"Next-Gen Chips to Boast 320 'CDNA 3' Compute Units, 192 GB HBM3 Memory, with a 288 GB HBM3e Boost on the Horizon"

AMD has provided detailed insights into its upcoming Instinct MI300X “CDNA 3” GPUs, aimed at AI workloads, ahead of the MI325X launch scheduled for next quarter. These GPUs represent the third generation of Instinct accelerators designed specifically for AI computing.
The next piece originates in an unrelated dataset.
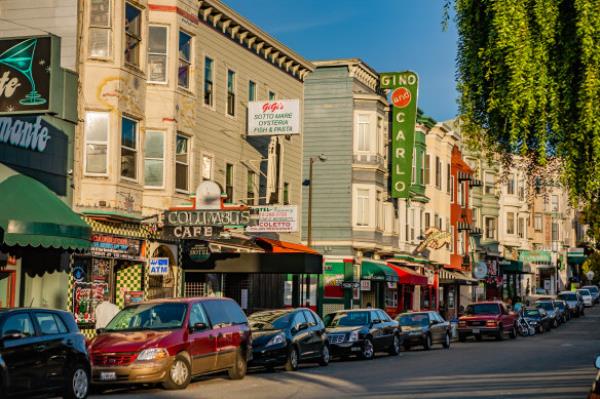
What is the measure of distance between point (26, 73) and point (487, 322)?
26.4m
The MI300X features a substantial 153 billion transistors and utilizes a combination of TSMC’s 5nm and 6nm FinFET process nodes. Structurally, the GPU includes eight chiplets, each containing four shared engines, with each engine hosting 10 compute units. This layout results in a total of 320 compute units across the entire package.

Performance-wise, the MI300X offers impressive metrics, including:
– 1.7x speedup compared to the MI250X in Vector FP64 and Matrix FP64.
– 3.4x speedup in Vector FP32 and Matrix FP16/BF16 operations.
– 6.8x speedup in Matrix INT8 operations.
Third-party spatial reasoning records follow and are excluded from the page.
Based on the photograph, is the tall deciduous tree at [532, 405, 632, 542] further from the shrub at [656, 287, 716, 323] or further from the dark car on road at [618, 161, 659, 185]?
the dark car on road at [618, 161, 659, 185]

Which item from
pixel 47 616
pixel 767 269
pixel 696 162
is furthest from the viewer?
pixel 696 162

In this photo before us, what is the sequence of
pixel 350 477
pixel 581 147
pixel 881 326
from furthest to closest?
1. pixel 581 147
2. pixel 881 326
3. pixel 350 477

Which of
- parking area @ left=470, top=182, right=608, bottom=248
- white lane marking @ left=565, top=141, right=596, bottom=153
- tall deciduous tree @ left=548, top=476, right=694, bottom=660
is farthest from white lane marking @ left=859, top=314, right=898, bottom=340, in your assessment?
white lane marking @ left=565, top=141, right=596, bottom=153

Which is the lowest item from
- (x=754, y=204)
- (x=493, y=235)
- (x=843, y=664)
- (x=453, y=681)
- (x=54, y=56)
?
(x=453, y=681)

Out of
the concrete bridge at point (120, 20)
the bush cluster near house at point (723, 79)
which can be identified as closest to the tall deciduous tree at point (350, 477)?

The unique architecture of the MI300X features doubled precision matrix operations, support for structured sparsity, and the capability to handle various numerical formats like INT8, FP8, FP16, and BF16. Each compute unit within this architecture is equipped with a scheduler, local data share, vector registers, vector units, matrix core, and L1 cache.

The MI300X also boasts an innovative 8-stack HBM3 memory design, providing a 1.5x increase in capacity and a 1.6x improvement in bandwidth compared to previous models. This allows for handling larger AI models, with capabilities to support up to 70B in Training and 680B in Inference for large language models.
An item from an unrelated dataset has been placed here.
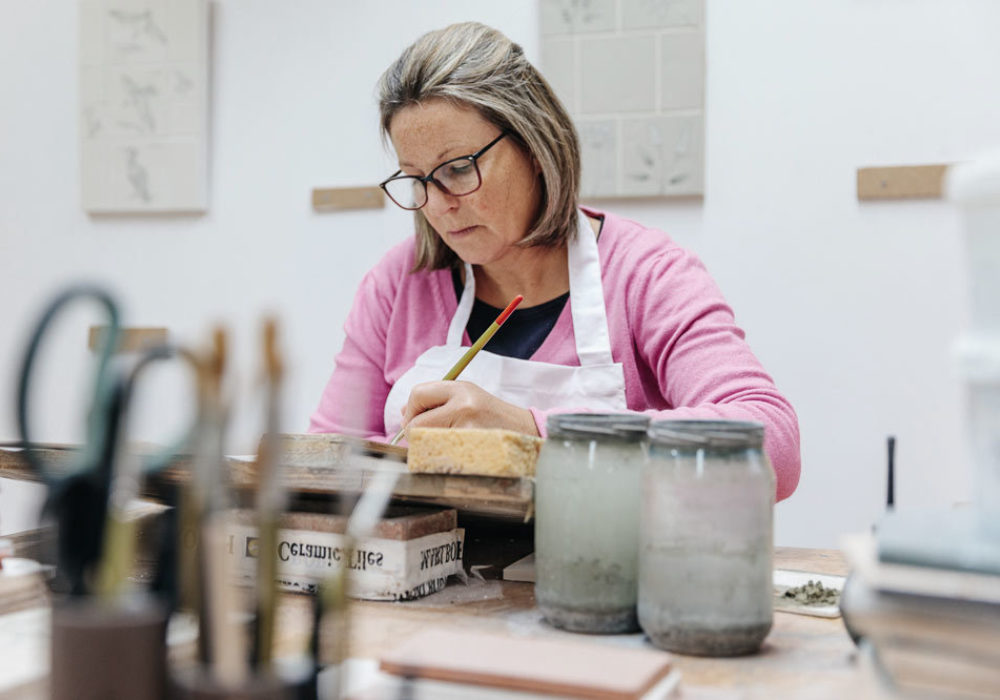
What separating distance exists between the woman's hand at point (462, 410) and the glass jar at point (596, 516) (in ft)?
1.24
Additionally, AMD’s Spatial partitioning feature enables the flexible grouping and partitioning of the XCDs, allowing them to operate either collectively as a single processor or as multiple GPUs based on workload demands.

In October, AMD plans to enhance the Instinct platform with the MI325X, which will feature HBM3e memory and increased capacities up to 288 GB. The MI325X is expected to provide:
– 2x Memory
– 1.3x Memory Bandwidth
– 1.3x Peak Theoretical FP16 and FP8
– 2x Model Size per Server

As AMD continues to push forward in the AI space, competitive responses, such as NVIDIA’s forthcoming Blackwell Ultra with similar memory enhancements, are anticipated next year.